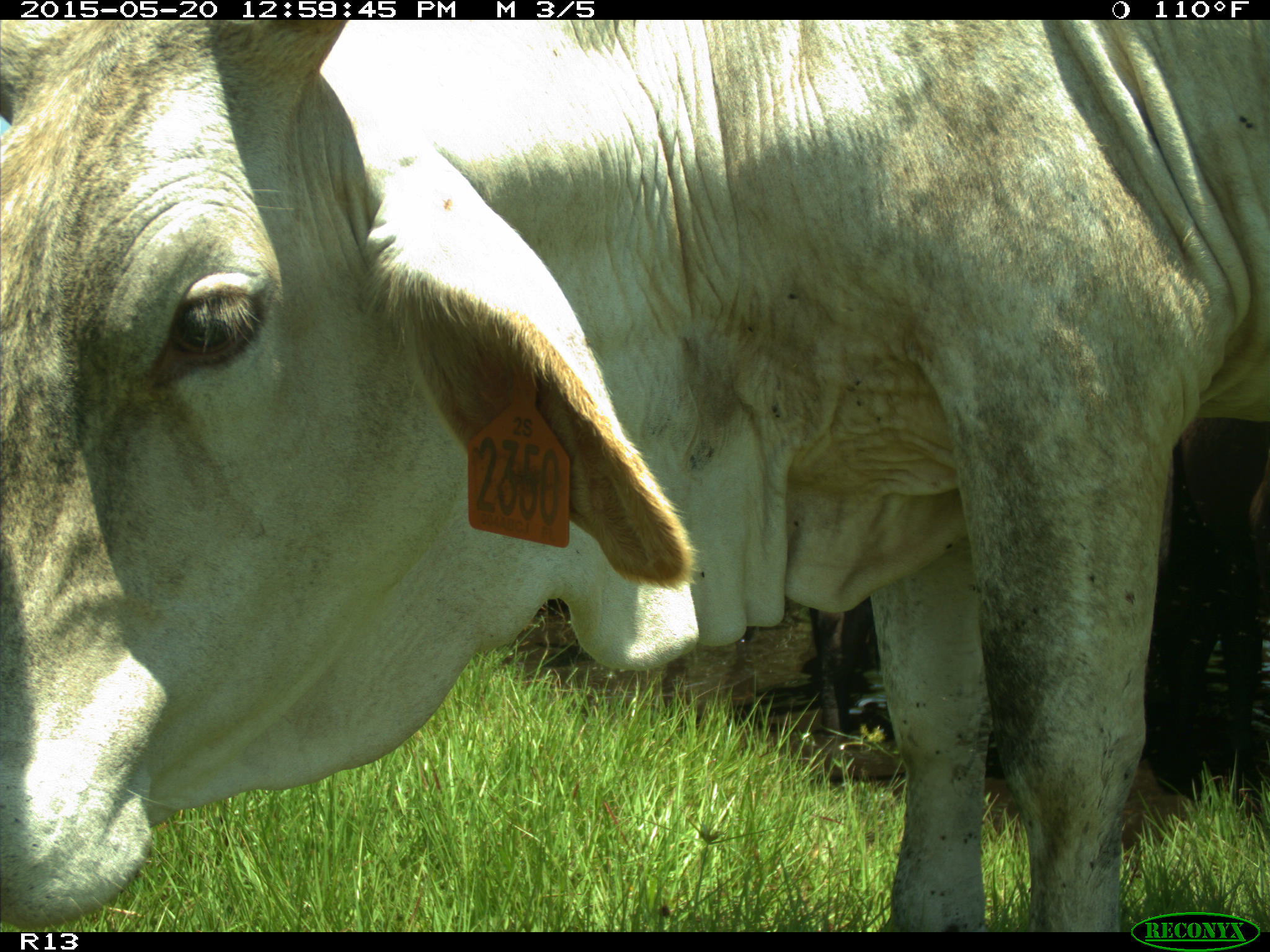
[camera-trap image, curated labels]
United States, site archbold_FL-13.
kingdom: Animalia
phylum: Chordata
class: Mammalia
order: Artiodactyla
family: Bovidae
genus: Bos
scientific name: Bos taurus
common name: domestic cow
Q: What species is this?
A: Bos taurus (domestic cow).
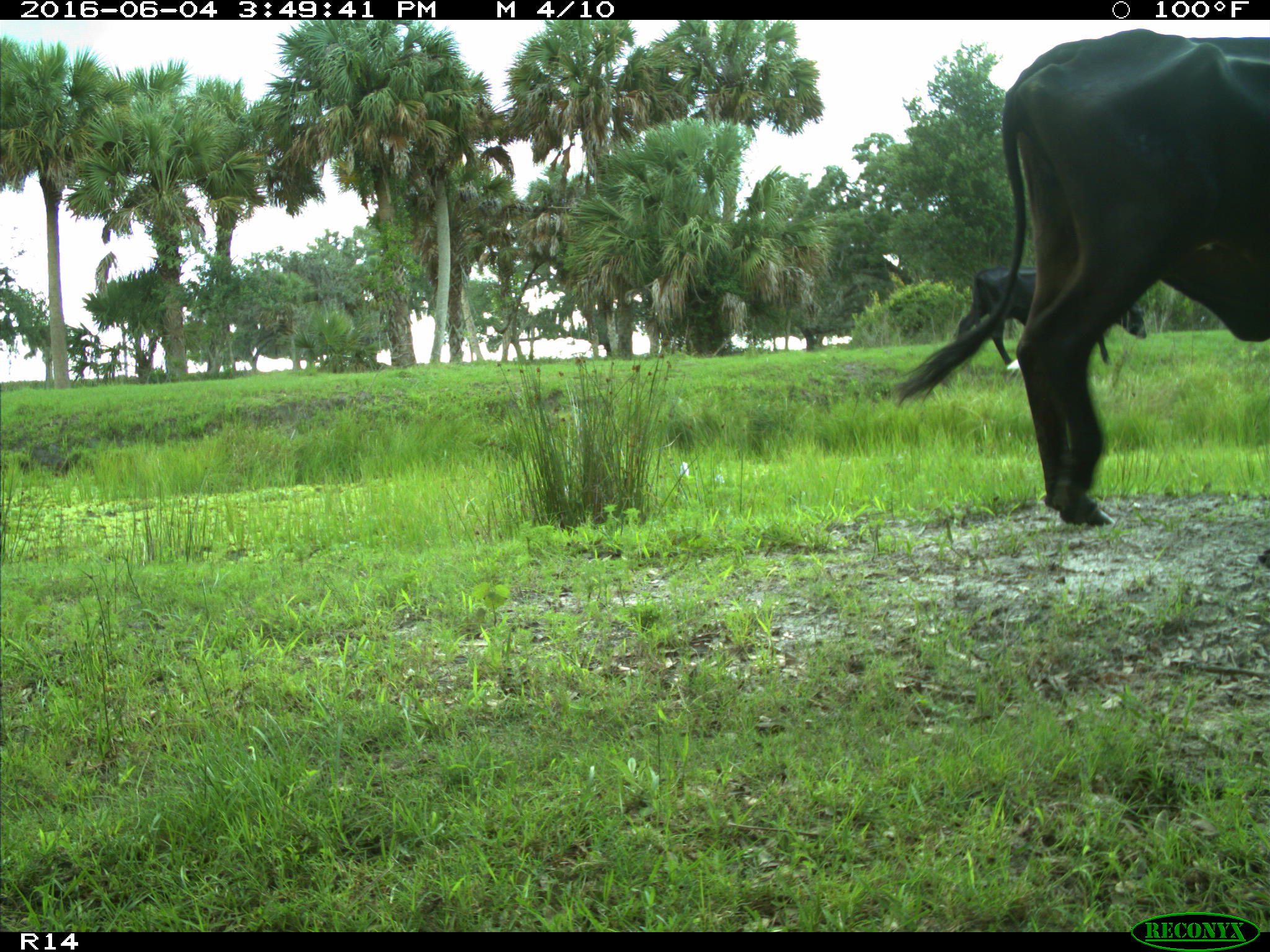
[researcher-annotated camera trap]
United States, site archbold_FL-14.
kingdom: Animalia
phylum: Chordata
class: Mammalia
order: Artiodactyla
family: Bovidae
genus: Bos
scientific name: Bos taurus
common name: domestic cow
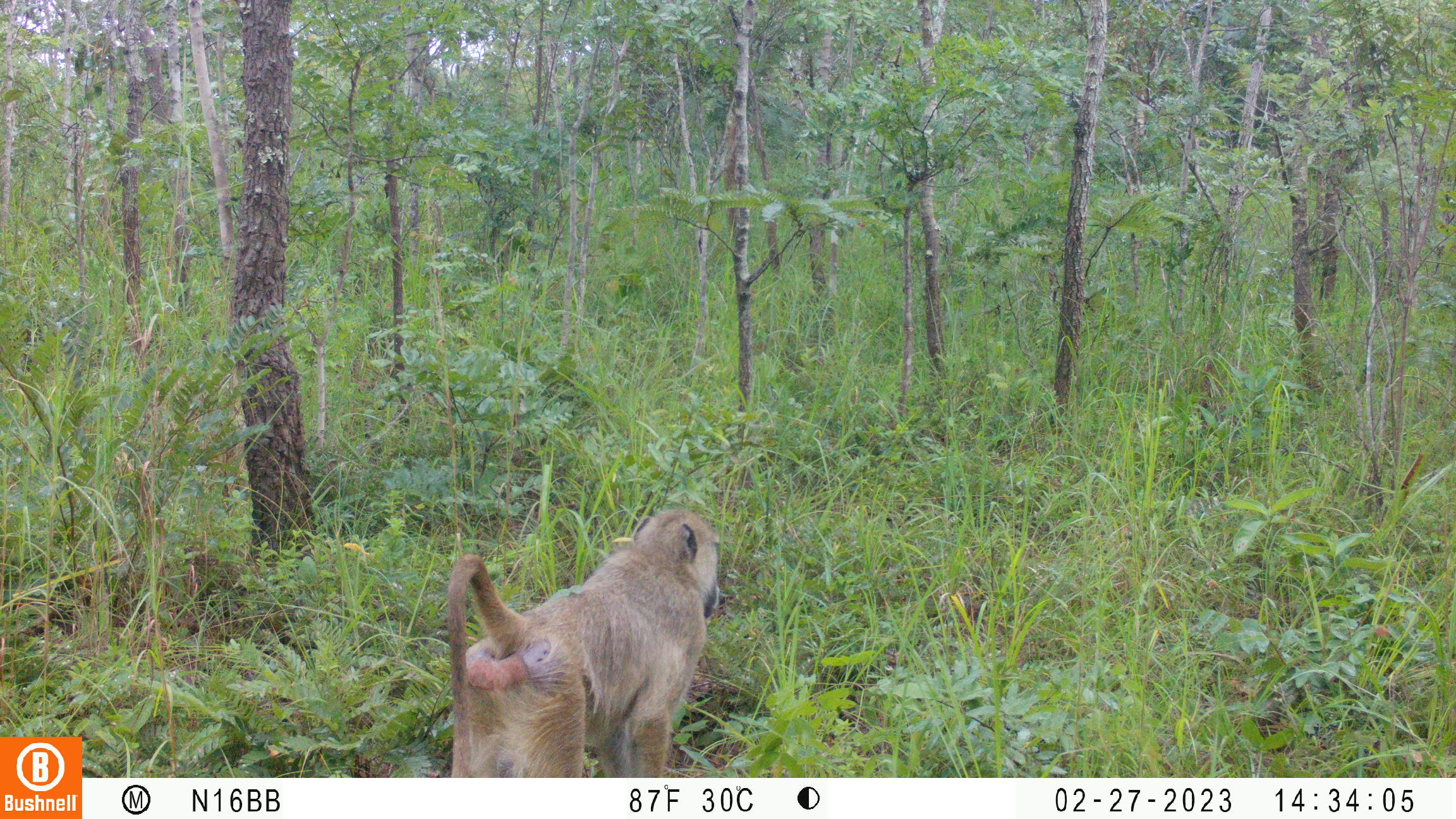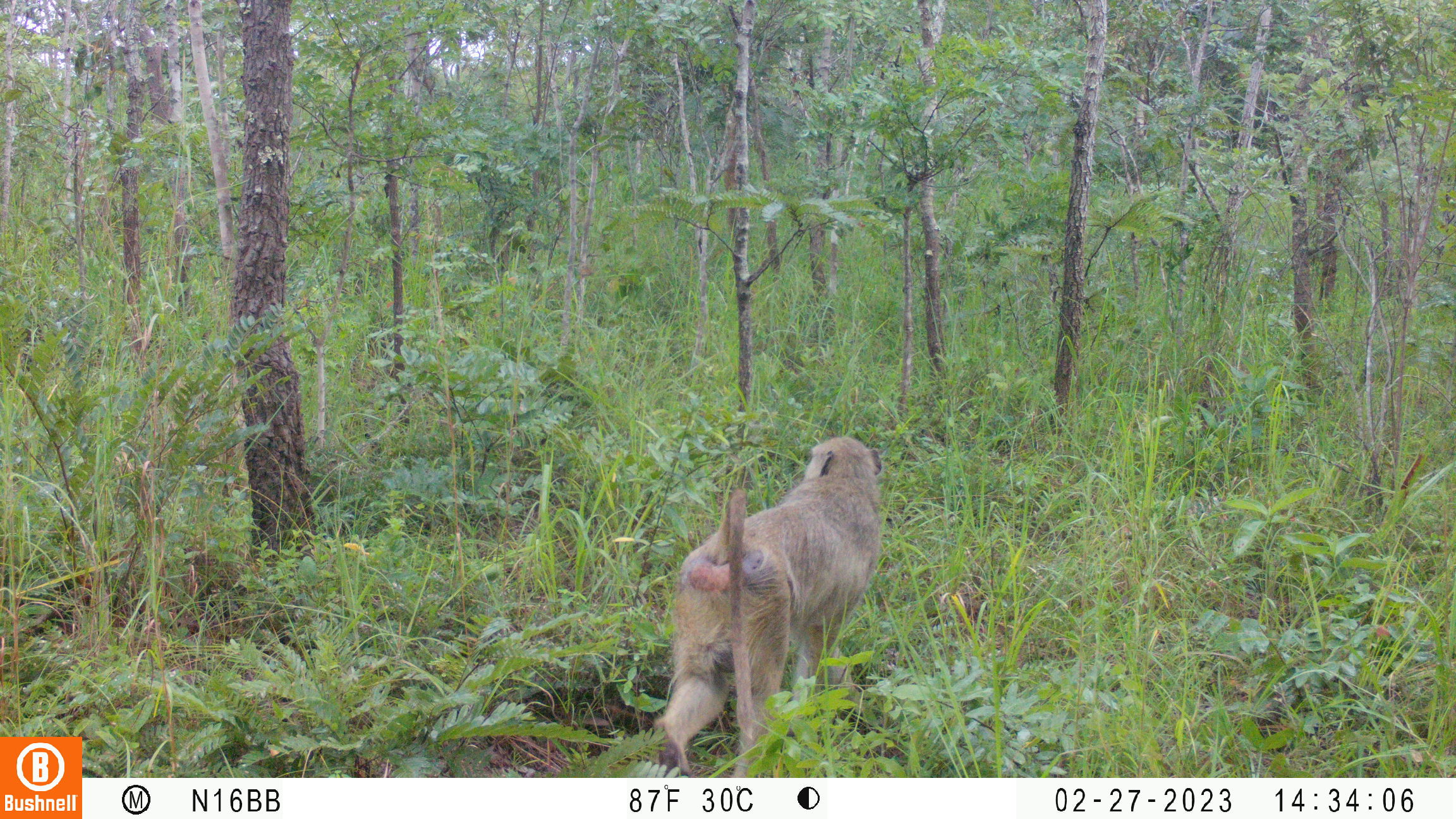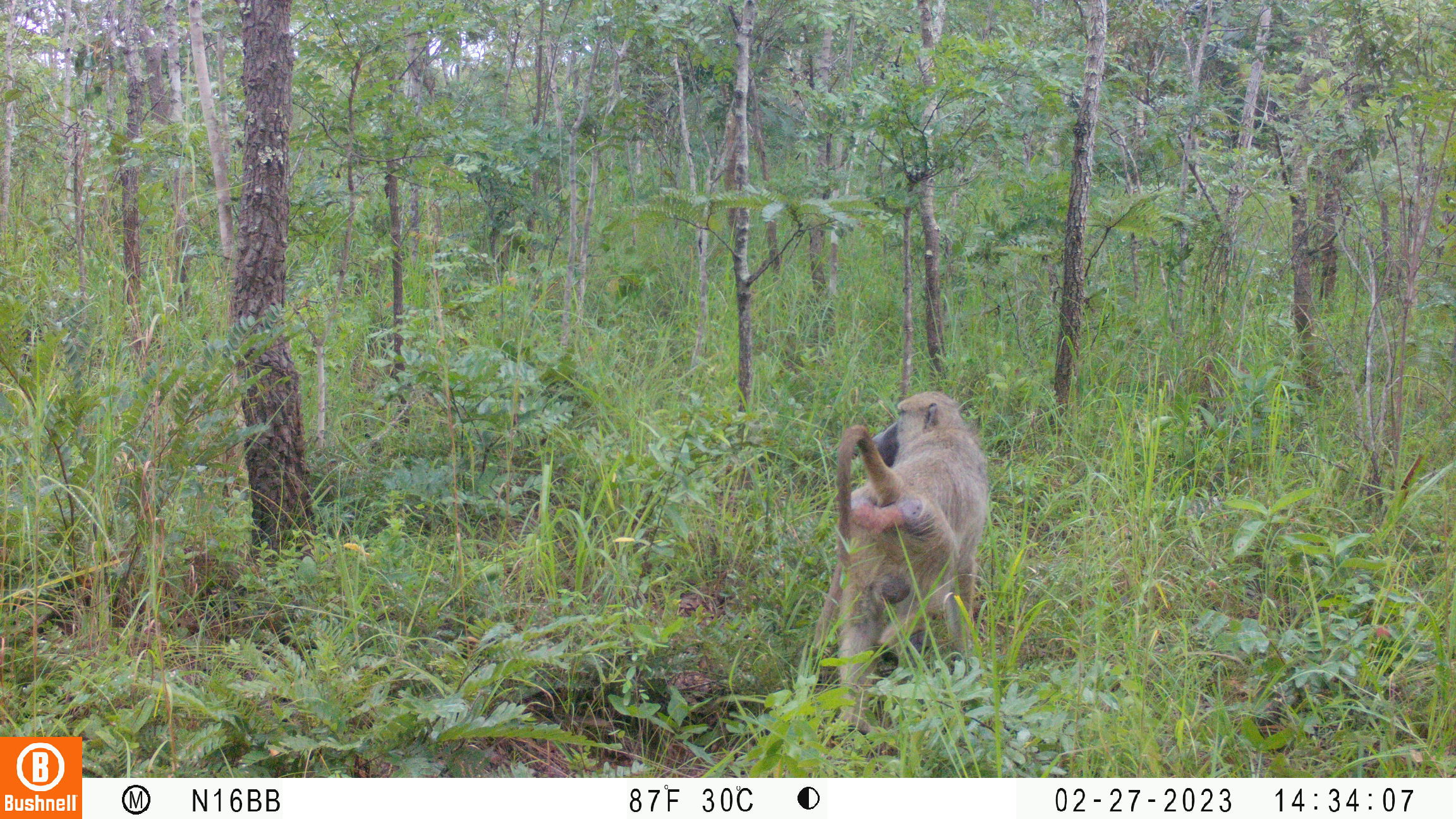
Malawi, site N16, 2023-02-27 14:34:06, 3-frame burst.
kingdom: Animalia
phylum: Chordata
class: Mammalia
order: Primates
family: Cercopithecidae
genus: Papio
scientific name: Papio cynocephalus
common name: yellow baboon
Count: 1.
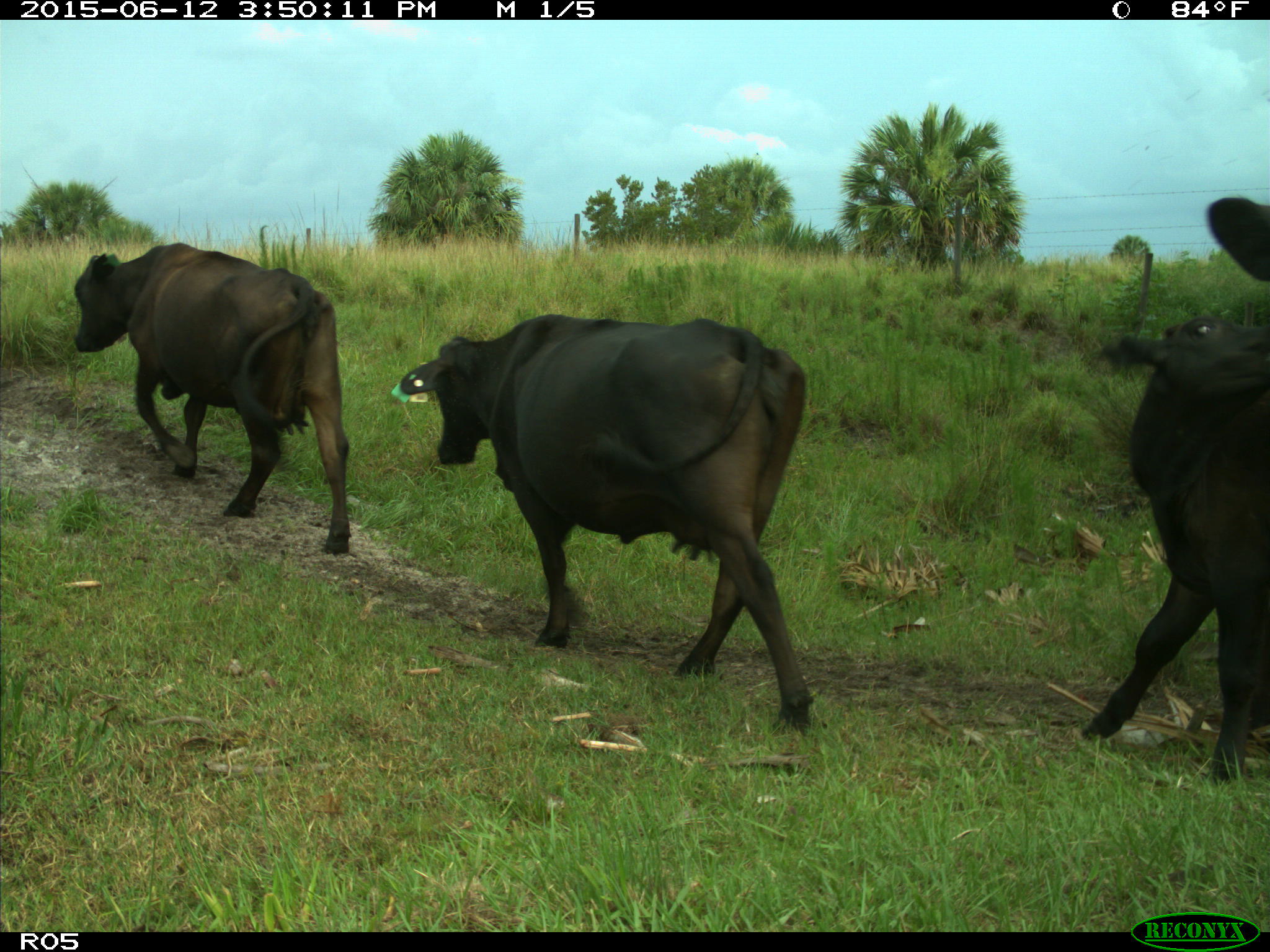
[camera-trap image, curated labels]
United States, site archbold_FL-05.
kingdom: Animalia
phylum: Chordata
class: Mammalia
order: Artiodactyla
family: Bovidae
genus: Bos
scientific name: Bos taurus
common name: domestic cow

+ + + + +

● **Work item**
Find every line in the records above that contains the word "United", and copy each one.

● **Answer section**
United States, site archbold_FL-13.
United States, site archbold_FL-14.
United States, site archbold_FL-05.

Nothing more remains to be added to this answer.